(por Suzana Guimarães) |
sexta-feira, 8 de abril de 2016
Um poema quase findo...
Trincou uma bombonière de cristal, ao longe. Leve som. Trincou o doce caramelado e também a porta antiga, essa, trincou no meu olhar, conjugou-se então um tempo verbal ainda desconhecido e eu me vi triste e submissa às horas quase mortas...
Trincaram os dentes da minha mãe, tantas e tantas vezes, e eu nunca pude ajudar, consolar ou amenizar... O tempo se foi e eu também tive meu sorriso trincado, entrincheirado na memória ardida. Trincou a maçã do amor - como era bela! Trincou o céu num tom bordô.
... enquanto isso tudo era lindo, a grama muito verde e úmida... e pássaros cantavam amorosamente, em calmaria, enquanto as flores da cerejeira cobriam-me em véu. Tudo tão perfeito e silencioso! E dentro de mim, o mundo trincava-se.
As tábuas no chão tantas e tantas vezes encerado - e não mais, não mais! - fingiram trincarem-se enquanto eu as pisava... mas o som vinha do peito.
... enquanto isso tudo era lindo, as árvores tão verdes e frondosas... A menina corria feliz ao redor, respirando, sugando as flores todas que enfeitavam a casa... no chão, petúnias ainda vivas.
Embora trincadas todas as suas pétalas... embora a vida, embora o fogo, o mal e a bondade. Embora a enorme força de vontade.

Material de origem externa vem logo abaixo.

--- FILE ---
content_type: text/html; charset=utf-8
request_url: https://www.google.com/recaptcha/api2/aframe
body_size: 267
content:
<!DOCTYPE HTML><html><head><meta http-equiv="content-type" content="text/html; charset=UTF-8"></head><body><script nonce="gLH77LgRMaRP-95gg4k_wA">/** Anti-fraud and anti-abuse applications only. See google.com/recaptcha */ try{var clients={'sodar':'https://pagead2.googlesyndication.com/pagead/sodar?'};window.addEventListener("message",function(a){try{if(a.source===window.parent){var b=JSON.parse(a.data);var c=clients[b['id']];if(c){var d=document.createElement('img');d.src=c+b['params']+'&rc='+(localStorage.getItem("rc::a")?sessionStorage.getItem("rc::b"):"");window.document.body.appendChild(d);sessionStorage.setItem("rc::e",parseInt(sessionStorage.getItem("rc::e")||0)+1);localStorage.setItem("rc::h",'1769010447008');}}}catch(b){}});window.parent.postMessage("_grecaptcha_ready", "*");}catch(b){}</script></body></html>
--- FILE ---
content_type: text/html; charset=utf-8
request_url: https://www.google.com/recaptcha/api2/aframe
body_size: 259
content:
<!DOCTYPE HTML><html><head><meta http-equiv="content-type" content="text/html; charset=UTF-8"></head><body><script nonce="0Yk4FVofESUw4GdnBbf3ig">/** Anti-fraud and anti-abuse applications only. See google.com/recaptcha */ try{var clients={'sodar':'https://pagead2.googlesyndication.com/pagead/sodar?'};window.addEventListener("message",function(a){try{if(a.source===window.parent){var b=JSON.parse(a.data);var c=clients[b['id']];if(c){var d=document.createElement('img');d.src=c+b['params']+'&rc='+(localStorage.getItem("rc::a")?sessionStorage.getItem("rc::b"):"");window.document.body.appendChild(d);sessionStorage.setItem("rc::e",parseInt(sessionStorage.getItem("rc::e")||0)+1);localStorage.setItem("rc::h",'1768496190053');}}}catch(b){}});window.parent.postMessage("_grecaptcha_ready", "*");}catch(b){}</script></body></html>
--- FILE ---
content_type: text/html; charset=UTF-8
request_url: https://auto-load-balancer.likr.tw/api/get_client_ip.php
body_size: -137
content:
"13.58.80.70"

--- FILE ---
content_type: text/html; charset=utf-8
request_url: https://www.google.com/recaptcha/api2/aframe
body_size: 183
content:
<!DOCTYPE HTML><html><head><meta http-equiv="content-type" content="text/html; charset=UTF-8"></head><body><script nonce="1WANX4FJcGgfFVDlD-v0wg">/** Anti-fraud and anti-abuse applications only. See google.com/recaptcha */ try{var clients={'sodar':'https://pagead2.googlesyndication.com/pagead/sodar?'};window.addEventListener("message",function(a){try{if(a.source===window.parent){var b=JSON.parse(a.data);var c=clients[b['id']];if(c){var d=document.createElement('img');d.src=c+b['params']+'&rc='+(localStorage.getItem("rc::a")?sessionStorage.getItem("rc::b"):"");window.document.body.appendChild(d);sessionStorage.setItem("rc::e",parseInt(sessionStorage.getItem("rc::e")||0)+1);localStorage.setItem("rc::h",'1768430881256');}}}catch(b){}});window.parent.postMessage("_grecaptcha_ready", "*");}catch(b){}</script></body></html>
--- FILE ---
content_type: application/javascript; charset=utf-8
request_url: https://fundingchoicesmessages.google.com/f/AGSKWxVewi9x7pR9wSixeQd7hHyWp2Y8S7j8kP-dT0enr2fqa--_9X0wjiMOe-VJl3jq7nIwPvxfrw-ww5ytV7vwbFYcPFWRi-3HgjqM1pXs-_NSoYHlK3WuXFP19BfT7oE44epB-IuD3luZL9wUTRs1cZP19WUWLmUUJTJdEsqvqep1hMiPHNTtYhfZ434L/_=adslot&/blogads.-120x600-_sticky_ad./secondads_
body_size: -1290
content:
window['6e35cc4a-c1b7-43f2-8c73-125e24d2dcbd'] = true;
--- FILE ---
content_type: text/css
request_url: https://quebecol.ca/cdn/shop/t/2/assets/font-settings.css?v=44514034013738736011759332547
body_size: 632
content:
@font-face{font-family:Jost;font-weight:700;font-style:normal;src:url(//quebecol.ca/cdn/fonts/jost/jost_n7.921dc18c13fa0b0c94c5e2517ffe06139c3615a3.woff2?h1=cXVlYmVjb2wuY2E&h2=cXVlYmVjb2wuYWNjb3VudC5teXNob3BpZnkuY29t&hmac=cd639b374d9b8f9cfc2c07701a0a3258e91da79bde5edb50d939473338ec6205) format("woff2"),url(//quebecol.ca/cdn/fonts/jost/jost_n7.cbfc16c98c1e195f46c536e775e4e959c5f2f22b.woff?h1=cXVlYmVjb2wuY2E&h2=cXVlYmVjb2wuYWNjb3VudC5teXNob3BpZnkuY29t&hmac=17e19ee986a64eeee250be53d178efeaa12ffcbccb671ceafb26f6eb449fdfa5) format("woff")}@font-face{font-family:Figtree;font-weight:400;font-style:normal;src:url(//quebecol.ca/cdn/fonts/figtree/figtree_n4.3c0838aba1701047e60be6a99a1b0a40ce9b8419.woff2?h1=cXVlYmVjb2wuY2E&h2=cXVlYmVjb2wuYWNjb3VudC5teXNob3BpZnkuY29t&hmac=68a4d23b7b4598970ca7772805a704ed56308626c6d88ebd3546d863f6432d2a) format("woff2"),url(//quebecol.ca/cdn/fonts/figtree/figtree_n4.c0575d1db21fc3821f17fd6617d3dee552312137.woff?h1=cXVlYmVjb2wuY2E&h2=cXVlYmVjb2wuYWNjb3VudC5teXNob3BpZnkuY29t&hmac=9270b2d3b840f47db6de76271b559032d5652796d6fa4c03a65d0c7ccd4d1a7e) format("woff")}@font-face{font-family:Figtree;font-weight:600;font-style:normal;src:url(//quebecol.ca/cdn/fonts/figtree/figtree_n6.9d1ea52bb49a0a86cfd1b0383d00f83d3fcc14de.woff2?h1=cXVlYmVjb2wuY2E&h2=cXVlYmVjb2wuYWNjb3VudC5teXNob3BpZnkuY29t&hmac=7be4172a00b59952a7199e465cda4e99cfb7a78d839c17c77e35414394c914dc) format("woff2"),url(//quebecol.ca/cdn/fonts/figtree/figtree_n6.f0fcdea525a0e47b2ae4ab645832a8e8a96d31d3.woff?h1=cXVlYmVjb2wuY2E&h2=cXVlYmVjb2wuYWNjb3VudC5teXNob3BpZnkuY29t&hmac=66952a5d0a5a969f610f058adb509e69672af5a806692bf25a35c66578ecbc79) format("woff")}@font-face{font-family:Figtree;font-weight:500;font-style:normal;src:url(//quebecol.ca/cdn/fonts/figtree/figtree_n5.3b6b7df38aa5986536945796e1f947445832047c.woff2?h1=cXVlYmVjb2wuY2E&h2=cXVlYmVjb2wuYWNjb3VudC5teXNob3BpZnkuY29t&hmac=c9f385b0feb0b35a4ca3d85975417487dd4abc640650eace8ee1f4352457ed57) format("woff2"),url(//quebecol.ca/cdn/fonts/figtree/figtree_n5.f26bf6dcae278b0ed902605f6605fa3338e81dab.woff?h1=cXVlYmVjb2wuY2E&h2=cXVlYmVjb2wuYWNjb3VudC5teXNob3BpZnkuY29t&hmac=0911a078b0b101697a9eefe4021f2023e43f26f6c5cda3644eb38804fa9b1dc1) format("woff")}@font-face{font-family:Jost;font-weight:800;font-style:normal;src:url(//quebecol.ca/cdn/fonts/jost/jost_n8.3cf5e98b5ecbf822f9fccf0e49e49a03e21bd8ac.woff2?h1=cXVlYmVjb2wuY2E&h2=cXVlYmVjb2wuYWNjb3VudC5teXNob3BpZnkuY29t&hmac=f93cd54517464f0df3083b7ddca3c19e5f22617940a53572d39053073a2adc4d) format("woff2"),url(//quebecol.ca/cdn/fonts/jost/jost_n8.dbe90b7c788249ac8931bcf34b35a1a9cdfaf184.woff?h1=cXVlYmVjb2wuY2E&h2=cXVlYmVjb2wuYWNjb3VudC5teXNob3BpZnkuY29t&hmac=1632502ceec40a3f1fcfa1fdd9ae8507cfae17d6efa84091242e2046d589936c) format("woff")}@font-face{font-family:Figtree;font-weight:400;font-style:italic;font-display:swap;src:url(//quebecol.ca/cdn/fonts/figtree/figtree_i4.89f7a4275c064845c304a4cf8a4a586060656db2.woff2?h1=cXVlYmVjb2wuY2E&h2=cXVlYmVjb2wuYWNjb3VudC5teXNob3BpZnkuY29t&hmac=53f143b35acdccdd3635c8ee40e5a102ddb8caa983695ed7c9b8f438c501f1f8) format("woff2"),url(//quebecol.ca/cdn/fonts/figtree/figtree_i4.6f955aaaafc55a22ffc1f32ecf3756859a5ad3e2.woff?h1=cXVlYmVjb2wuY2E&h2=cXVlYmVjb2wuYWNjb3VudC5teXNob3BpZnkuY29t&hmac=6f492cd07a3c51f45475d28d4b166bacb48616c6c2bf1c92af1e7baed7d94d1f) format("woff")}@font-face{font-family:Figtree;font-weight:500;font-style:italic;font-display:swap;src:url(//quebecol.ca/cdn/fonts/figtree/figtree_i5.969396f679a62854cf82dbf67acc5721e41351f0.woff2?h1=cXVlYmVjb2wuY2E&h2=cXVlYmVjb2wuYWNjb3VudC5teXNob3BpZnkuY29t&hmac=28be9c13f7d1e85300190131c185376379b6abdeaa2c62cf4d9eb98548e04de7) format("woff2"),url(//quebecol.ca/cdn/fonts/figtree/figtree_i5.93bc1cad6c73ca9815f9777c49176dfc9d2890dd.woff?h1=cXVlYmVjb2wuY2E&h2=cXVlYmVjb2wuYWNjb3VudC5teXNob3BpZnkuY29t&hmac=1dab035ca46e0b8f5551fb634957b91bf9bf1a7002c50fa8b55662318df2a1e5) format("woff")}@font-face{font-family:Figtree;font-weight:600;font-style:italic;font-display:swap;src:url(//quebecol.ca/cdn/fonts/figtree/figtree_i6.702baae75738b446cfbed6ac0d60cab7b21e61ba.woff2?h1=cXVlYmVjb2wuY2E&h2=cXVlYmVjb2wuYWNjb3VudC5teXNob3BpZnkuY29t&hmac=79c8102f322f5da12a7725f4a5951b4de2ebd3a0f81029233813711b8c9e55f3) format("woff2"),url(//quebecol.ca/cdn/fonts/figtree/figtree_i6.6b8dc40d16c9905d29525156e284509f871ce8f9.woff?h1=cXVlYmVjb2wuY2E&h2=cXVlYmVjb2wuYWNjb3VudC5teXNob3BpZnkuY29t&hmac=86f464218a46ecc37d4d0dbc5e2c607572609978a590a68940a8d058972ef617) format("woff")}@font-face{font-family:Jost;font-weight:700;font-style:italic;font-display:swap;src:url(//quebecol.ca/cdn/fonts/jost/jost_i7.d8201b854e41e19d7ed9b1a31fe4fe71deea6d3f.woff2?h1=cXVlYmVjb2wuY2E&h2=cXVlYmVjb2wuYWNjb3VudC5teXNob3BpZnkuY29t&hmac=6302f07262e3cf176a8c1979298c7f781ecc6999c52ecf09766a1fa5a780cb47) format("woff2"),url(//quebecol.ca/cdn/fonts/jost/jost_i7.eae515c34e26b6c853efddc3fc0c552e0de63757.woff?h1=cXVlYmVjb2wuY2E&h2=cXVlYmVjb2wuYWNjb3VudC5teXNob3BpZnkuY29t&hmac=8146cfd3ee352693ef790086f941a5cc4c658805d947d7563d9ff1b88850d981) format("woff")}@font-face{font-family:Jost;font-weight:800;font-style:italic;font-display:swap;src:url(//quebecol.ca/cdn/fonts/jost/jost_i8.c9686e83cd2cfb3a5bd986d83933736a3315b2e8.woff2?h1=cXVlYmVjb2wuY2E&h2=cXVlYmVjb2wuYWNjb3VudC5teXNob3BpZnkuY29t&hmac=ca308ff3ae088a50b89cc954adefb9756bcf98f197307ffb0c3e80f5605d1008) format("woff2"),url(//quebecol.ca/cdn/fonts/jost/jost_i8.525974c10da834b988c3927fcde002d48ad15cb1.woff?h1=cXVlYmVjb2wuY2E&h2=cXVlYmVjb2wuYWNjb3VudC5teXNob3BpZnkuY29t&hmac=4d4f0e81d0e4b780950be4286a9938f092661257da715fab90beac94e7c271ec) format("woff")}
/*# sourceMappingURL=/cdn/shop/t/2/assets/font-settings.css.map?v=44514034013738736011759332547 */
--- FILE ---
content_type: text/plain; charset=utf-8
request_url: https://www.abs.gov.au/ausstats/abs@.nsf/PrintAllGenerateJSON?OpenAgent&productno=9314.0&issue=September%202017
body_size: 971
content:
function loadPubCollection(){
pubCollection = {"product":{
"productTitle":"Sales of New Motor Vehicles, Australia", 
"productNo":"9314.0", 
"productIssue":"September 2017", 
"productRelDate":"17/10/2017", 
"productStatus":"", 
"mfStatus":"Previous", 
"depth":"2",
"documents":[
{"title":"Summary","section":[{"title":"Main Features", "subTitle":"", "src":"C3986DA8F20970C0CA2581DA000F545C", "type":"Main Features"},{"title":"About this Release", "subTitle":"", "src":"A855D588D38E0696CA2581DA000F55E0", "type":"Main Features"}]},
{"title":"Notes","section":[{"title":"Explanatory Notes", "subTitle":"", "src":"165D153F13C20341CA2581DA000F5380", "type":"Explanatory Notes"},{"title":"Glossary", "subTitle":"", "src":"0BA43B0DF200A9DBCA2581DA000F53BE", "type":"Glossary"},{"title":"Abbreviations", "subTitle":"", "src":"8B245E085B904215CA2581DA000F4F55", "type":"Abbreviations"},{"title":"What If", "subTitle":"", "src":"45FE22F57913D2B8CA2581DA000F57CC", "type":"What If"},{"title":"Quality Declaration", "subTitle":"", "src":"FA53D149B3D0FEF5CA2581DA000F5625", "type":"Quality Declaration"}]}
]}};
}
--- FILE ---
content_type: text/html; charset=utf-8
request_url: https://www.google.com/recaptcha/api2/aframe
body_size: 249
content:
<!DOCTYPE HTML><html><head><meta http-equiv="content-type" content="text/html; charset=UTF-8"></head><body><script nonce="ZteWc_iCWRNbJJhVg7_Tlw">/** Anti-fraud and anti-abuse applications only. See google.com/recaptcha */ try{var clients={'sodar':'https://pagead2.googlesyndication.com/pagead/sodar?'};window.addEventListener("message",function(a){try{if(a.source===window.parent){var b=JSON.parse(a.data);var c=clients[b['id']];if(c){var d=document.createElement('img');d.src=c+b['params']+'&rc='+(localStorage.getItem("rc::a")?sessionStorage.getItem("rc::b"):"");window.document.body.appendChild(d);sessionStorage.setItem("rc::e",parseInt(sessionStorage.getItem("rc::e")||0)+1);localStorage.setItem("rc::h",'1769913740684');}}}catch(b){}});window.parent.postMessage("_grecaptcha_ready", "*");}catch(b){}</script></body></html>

O relógio trocou os lentos segundos pelo tempo do véu que despencou de mim, dentro da casa de tábuas corridas...
E toda noite, eu venho aqui para dizer sobre todas essas coisas, mas é sempre tarde.
E toda noite, eu venho aqui...
para estar novamente lá
Onde tudo ainda é lindo, verde no chão, azul ou alaranjado no céu que toda tarde arde em brasa...
embora eu ainda sinta o trincar do encontro.